- PASSAGE FOR REVIEW
++++++++++

#harvest - read misalignment buckets

1 messages · Page 1 of 1 (latest)

vital rapids
#

So I'm digging into a pretty annoying issue with our VMware team, in doing this I've stumbled onto a few metrics in the LUN tab of harvest.

I've been doing Ontap since 7.2, I recall the hell of lun misalignment.
But is this chart in harvest reporting what I think it is?

If so, I presume any presence of luns in this is no-buneo like yesteryear.

I've got some luns reporting a max of 100+, and a mean of 94.8.

verbal rain
#

Not really a problem anymore because most filesystems are 4096 byte aligned. The only time it isn't is VMware snapshots are 512 byte aligned even in 2024 that I've seen.

#

Or you've got a lot of partial block reads..

vital rapids
#

Yeah we've got an issue that I'm trying to pin down regarding host(s) in VMWare once a week reporting All Paths Down for a device or two for a few seconds before ... recovering... for seemingly no reason.

It felt like a flashback to 2010 with iSCSI and block misalignment so I went digging, from the CLI, the worst I'm finding is I've got a few devices on my end that from the CLI are in the 70's for write alignment and 80's for reads.

karmic garden
#

I don't think misalignment can cause APD though...?

vital rapids
#

You didn't live through iscsi initiator resets in VMWARE 5

#

It absolutely could then. Today, probably not

karmic garden
#

misalignment doesn't cause iscsi resets

#

misalignment only means that the 4k blocks of the LUN/VMDK are not 1:1 aligned to the 4k blocks of WAFL that they reside on. So they cause extra read and/or write IO load on the system. They don't have anything to do with the SCSI protocol (be it fcp, iscsi or vmware's virtual scsi) at all

verbal rain
#

I assume you have a case open Jesse? If it's not perf, it's probably networking/packet loss.

++++++++++

- SOURCE DATA
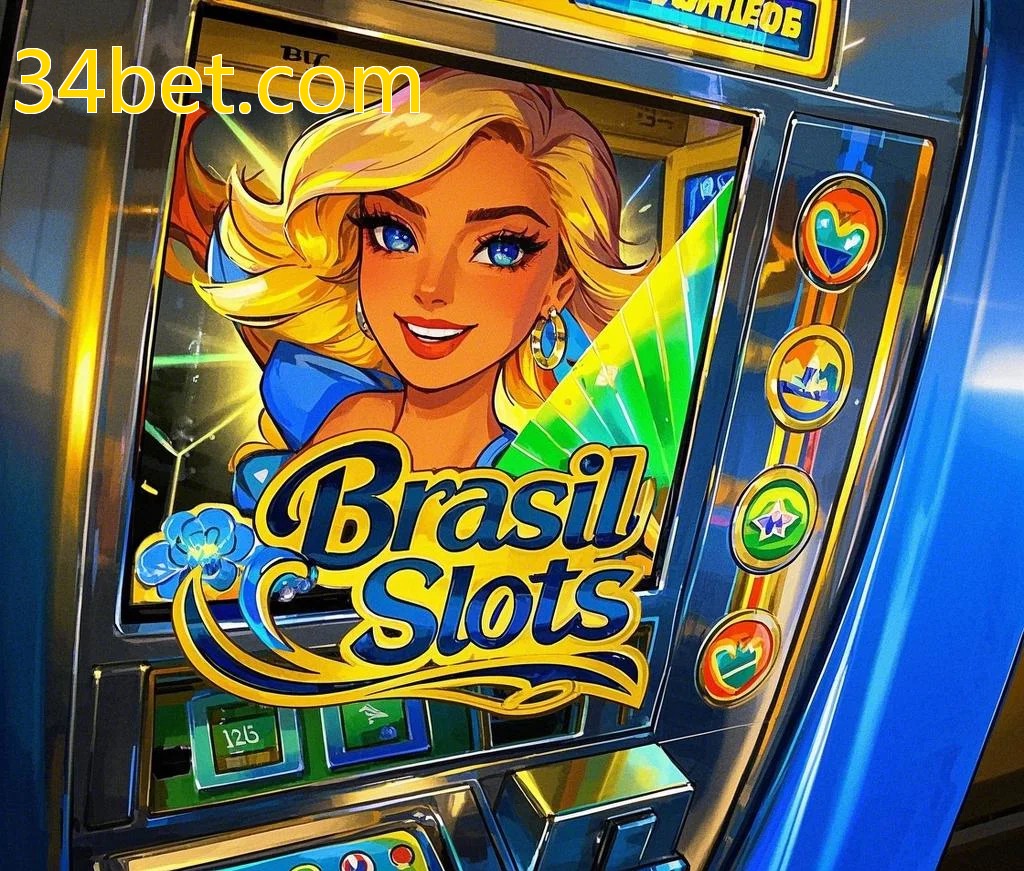 34bet-Game-Slots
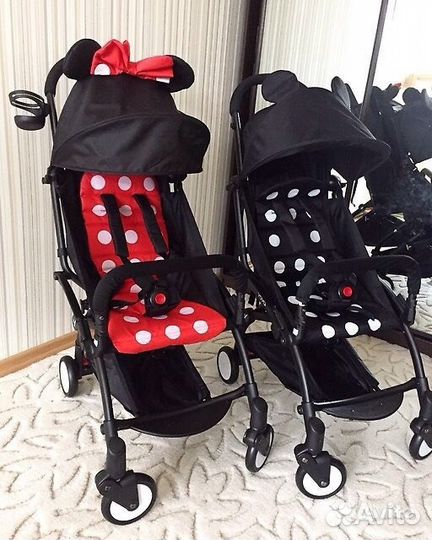 Коляска детская Прокат Аренда Купить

++++++++++

Reproduce the forum thread on LUN misalignment above in full, word for word.

- WRITTEN RESPONSE
#harvest - read misalignment buckets

1 messages · Page 1 of 1 (latest)

vital rapids
#

So I'm digging into a pretty annoying issue with our VMware team, in doing this I've stumbled onto a few metrics in the LUN tab of harvest.

I've been doing Ontap since 7.2, I recall the hell of lun misalignment.
But is this chart in harvest reporting what I think it is?

If so, I presume any presence of luns in this is no-buneo like yesteryear.

I've got some luns reporting a max of 100+, and a mean of 94.8.

verbal rain
#

Not really a problem anymore because most filesystems are 4096 byte aligned. The only time it isn't is VMware snapshots are 512 byte aligned even in 2024 that I've seen.

#

Or you've got a lot of partial block reads..

vital rapids
#

Yeah we've got an issue that I'm trying to pin down regarding host(s) in VMWare once a week reporting All Paths Down for a device or two for a few seconds before ... recovering... for seemingly no reason.

It felt like a flashback to 2010 with iSCSI and block misalignment so I went digging, from the CLI, the worst I'm finding is I've got a few devices on my end that from the CLI are in the 70's for write alignment and 80's for reads.

karmic garden
#

I don't think misalignment can cause APD though...?

vital rapids
#

You didn't live through iscsi initiator resets in VMWARE 5

#

It absolutely could then. Today, probably not

karmic garden
#

misalignment doesn't cause iscsi resets

#

misalignment only means that the 4k blocks of the LUN/VMDK are not 1:1 aligned to the 4k blocks of WAFL that they reside on. So they cause extra read and/or write IO load on the system. They don't have anything to do with the SCSI protocol (be it fcp, iscsi or vmware's virtual scsi) at all

verbal rain
#

I assume you have a case open Jesse? If it's not perf, it's probably networking/packet loss.